The primary campaign for the upcoming season is called "Live the Game" and includes three key words - swish, roar and rush - that will be used in promotional material. Leonsis said the Wizards will move away from past marketing plans that promoted opponents, or even the recent strategy of propping up the trio of three former all-stars in Gilbert Arenas, Antawn Jamison and Caron Butler.

"We're no longer three guys; we have a team," Leonsis said. "The whole organization is in it together. When you over-index on one player or one set of players, I don't think you get to be a franchise that's successful, that's built to last. You have to have that balance."

The Wizards learned from last season, when the Arenas gun incident forced the team to remove his banner from the Sixth Street NW side of Verizon Center, and another banner featuring Jamison and Butler was pulled after the two were traded.

Winning the draft lottery provided a huge boost and allowed the team to rebuild around a young core of talented players with upside. But the Wizards have also taken extra steps to connect with fans, sending out Leonsis, Coach Flip Saunders and President Ernie Grunfeld to meet with season ticket holders throughout the offseason in a series of open houses.

Leonsis has already made some changes, both big and small, with the Wizards and the arena, such as painting the steps in the arena red, and painting the walls and support beams red and white in the Verizon Center parking garage. Grunfeld said last week that Leonsis plans to change the team colors back to the red, white and blue that the Bullets wore in their first 23 years in the Washington area. And, in his desire to connect with the fan base, Leonsis pushed to move training camp from Richmond, where it had been the past six seasons, to Northern Virginia, an important and coveted market.

Saunders provided a great opportunity to generate some buzz when he petitioned to have the Wizards' first practice at 12:01 a.m.

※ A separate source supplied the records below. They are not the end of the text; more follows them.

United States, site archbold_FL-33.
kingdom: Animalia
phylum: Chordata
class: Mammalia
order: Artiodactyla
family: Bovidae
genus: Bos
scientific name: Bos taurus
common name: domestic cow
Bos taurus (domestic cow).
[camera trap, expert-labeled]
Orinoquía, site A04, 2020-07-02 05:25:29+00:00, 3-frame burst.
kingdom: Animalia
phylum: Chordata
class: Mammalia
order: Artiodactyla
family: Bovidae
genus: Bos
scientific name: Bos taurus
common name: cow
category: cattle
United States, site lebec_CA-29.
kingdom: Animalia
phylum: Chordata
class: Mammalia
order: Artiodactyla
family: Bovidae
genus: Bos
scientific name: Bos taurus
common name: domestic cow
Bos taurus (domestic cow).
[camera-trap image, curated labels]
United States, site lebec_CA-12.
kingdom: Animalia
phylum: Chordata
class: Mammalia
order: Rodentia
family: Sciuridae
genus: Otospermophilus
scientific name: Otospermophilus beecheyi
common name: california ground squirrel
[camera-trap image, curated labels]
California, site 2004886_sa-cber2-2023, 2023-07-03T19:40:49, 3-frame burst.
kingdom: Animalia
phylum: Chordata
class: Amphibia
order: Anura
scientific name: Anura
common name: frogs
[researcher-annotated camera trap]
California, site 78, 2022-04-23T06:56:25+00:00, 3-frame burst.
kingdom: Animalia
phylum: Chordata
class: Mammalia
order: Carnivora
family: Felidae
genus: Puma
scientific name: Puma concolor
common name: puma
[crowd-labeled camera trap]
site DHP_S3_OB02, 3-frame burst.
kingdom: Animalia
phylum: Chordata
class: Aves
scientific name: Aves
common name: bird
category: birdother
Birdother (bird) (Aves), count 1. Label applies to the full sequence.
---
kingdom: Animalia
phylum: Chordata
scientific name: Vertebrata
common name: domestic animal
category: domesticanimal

Plans for the pep rally followed, with the administration and staff at George Mason providing assistance. The Midnight Tip-off will be televised live on NBA TV.

"We're trying to create an event," Bibb said of the Midnight Tip-off, "that's symbolic of what we're going to try to do, on a smaller scale, 41 nights out of the year."

The Wizards will conclude training camp next Sunday with a Fan Fest that Bibb described as a "carnival." Bibb also said the Wizards would make some significant changes to game operations during the regular season by changing the lighting system and utilizing a new technology called CrowdWave.

CrowdWave is currently only used in Cleveland and measures crowd movements to allow fans to control what appears on the video scoreboard.

"We're going to work very hard to create an entire entertainment experience for our fans," Bibb said. "We as an organization are headed in the right direction. We are pleased with the results, but we have a long way to go."